現代の日本は、今ここで「私」が持っているコモンセンスが社会にとって受け入れられるものか、否かを実感として判断することが難しくなっている社会といえるかもしれません。電車の中で大声を上げて走り回る子どもを注意することをためらうことはありませんか? あるいは実際に叱責をして、同伴する母親から「放っておいてください。この子は自由に育てたいんです」と言われたことはありませんか? 隣家がどのように暮らしているのか、どんな仕事をしているのか、ご存知ですか? 朝ばったり隣人と会って、「おはよう」とは挨拶をするかもしれません。それ以上に踏み込んで、「朝ごはん何だった?」と聞いたり、足りなくなった調味料の貸し借りを頼んだりすることなどは、思い付きもしません。マンションでも一戸建ての家でも、お互いに干渉しないのが今風です。

かつてムラ社会が、コンセンサスとして共有してきた生活の流儀、子育ての仕方、家族のありよう、対人距離は、いまや極めて「個」的なものとなり、コモンセンスの役割は、児童虐待防止法やパワーハラスメントやセクシュアルハラスメントを防止する法律に代理されることになりつつあります。

養父が「父になりたかっただけ」「しつけがいき過ぎた」と訴えた目黒虐待死事件は、13年の実刑判決が地裁で下されました。昨今、外来では、虐待通報されたとの訴えをしばしば聴くようになりました。Aさんは発達障害の2児を育てるキャリアウーマンです。在宅で翻訳の仕事をしている夫と協力して子育てをしていますが、過敏さのある長男は徹夜明けの父の臭いを嫌がり、父の作った食事を摂れないことがあります。このところ仕事が立て込んでいる夫に代わり、朝食の用意をして慌ただしく出勤した後、職場で携帯電話が鳴りました。「児童相談所です。お子さんたちを保護させていただきました。」「えっ、どうして!」と慌てて学校に電話をしましたが、すでに学校では児童相談所が関与していることを承知しており、校長と面談してほしいと言うばかりでした。早々に仕事を切り上げ、学校に出向くと、どうやら長男が朝礼で倒れ、何日も食べていないと訴えたようでした。弟も食べていないと口を揃えたので、学校から児童相談所に通報されてしまいました。その足で児童相談所に出向きましたが、すでに子どもたちは保護所に入所していました。どうしたらいいのか分からなくなったAさんは、翌日朝一番でクリニックに飛び込んできました。Aさんと話し合い、主治医は子どもたちが発達障害であること、臭いに過敏で食事ができないことがあることを、児童相談所へ診療情報提供書として送付しました。10日も過ぎた頃、児童相談所の事情聴取があり、一旦子どもたちは他県にいる祖父母のもとで保護されることになりました。何回かの会議の後、子どもたちは戻ってきましたが、日々の生活はまだ薄氷を踏む思いです。
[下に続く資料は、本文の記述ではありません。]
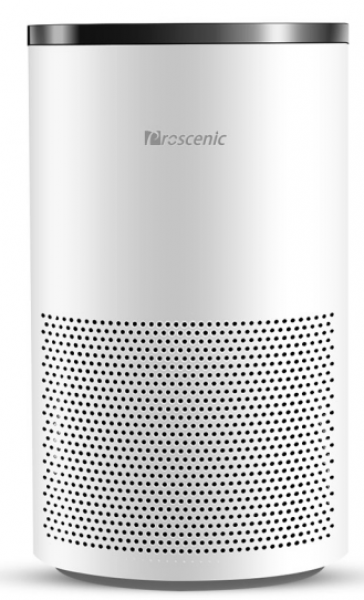Proscenic A8 Hava Temizleyici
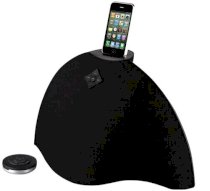 Edifier Iphone - Ipod Speaker  IF600BT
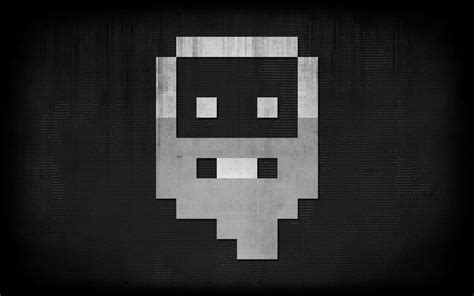 Dwarf Fortress Wallpapers - WallpaperSafari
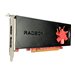 AMD Radeon RX 6300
2015年7月に児童相談所全国共通のダイアルが189(いちはやく)に変更されて以来、1カ月2423件の通報が1カ月32987件の通報へと激増し、その後は25000件前後に落ち着きましたが、高止まりしています。育児や対人関係の悩みを隣人や親戚が聴くのではなく、精神科クリニックに飛び込んでくる時代は、虐待やパワハラ、セクハラの通報の多くなる時代かもしれません。通報が弱者を救うようになりますように。